Lifestyle-related cardiometabolic risk factors cluster already in children in the same way as in adults, according to research from the University of Eastern Finland. A cardiometabolic risk score was used to evaluate cardiometabolic risk in different age groups. The results show that risk factor levels even lower than those generally accepted as risk factor thresholds for type 2 diabetes and atherosclerotic vascular disease are harmful when several risk factors cluster.
In addition, a common mutation on the PNPLA3 gene associated with fatty liver in adults was found to be linked to elevated liver ALAT values in overweight children. Overweight in children is a significant public health issue worldwide. Overweight and obesity are linked to metabolic syndrome characterised by the presence of several risk factors of type 2 diabetes and atherosclerotic vascular disease. These include overweight and abdominal obesity, insulin resistance in muscles, adipose tissue and liver and the related disturbances in glucose metabolism, elevated levels of harmful triglycerides in plasma, lower levels of HDL cholesterol in plasma, and elevated blood pressure. Metabolic syndrome has also been linked to fatty liver, which is worsened by a common mutation in the PNPLA3 gene. Clustered risk factors can be harmful already below threshold levels
The doctoral thesis of Anna Viitasalo, MD, showed that cardiometabolic risk factors cluster in a similar manner in children and adults of different ages, irrespective of the sex. Risk factor clustering was observed in all age groups; however, risk factor levels were higher in adults than children. In adults, risk factor clustering increased the risk of type 2 diabetes, myocardial infarction and premature death due to atherosclerotic vascular disease.
The study showed that risk factor levels even lower than those generally accepted in the field of medicine as risk factor thresholds for type 2 diabetes and atherosclerotic vascular disease are harmful when several risk factors cluster. When assessing the risk of these diseases, attention should increasingly be paid to the coexisting levels of several risk factors. Furthermore, healthy lifestyle habits begun in childhood and continued in adult life should be seen as the primary approach in reducing the overall risk. In addition to lifestyle changes, medication may be necessary in adults if the levels of risk factors are high.
In overweight children carrying a common mutation of the PNPLA3 gene, liver enzyme levels in plasma were higher than in other children and, during a follow-up of just two years, their liver values also increased significantly more than in other children. The gene mutation without the presence of overweight did not elevate liver values.

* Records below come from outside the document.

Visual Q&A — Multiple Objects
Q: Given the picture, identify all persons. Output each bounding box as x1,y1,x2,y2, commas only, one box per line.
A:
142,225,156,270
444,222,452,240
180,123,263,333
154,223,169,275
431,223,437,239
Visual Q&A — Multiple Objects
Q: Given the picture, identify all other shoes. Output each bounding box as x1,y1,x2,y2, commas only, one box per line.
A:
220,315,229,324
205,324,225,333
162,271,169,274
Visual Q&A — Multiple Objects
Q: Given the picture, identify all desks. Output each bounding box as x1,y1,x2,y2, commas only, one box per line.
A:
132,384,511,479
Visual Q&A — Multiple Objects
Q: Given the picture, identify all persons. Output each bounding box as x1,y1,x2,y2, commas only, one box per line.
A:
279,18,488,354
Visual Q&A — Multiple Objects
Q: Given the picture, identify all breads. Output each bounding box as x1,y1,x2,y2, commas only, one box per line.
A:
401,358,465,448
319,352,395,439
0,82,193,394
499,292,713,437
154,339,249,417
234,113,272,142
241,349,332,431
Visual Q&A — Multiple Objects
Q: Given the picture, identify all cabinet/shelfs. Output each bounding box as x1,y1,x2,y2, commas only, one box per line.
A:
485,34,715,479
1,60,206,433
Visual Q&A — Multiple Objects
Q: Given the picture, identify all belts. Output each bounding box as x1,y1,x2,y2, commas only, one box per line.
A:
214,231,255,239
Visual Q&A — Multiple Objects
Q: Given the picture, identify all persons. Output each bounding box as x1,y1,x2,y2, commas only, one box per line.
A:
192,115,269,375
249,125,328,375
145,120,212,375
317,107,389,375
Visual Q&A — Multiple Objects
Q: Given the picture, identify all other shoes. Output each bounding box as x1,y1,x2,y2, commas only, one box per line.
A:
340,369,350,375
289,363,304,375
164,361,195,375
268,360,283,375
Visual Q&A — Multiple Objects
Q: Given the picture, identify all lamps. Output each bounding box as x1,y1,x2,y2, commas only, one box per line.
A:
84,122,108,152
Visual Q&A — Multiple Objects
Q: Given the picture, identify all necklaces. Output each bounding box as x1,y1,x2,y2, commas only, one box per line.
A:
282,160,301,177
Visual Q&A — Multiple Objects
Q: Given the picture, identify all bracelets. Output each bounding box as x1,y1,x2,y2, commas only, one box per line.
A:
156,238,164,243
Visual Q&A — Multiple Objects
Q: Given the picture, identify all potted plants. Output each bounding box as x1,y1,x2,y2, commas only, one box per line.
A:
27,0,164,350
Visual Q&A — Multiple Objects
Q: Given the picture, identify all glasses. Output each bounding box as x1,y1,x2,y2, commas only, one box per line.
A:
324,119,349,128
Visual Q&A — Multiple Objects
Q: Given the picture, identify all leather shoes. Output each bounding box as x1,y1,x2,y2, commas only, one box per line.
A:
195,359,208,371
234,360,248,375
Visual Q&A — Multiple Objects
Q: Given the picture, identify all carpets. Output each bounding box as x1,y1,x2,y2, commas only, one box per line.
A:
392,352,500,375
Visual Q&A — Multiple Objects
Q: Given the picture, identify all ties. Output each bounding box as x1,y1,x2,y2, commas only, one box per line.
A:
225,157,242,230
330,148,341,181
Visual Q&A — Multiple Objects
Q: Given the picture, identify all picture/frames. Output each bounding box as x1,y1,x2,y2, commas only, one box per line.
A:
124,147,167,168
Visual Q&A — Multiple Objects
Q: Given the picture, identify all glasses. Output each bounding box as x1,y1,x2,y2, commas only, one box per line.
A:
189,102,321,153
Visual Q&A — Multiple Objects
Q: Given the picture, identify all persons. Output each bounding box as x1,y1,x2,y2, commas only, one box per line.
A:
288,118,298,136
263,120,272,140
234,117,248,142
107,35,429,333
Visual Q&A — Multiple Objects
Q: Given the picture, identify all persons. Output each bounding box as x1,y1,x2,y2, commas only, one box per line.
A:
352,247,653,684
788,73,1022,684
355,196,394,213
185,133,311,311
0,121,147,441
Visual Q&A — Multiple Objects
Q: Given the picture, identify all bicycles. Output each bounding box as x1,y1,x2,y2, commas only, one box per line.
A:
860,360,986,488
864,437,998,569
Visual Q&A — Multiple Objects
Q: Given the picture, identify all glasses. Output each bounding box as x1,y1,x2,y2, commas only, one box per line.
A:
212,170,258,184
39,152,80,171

The study carried out at the University of Eastern Finland Institute of Biomedicine was mainly based on the Physical Activity and Nutrition in Children (PANIC) Study, which is an on-going lifestyle intervention study of 512 children aged between 6 and 8. Furthermore, the study used data from the Kuopio Ischemic Heart Disease Risk Factor (KIHD) Study focusing on middle-aged men, as well as data from the Dose Responses to Exercise Training (DR's EXTRA) Study, a lifestyle intervention study focusing on aging women and men.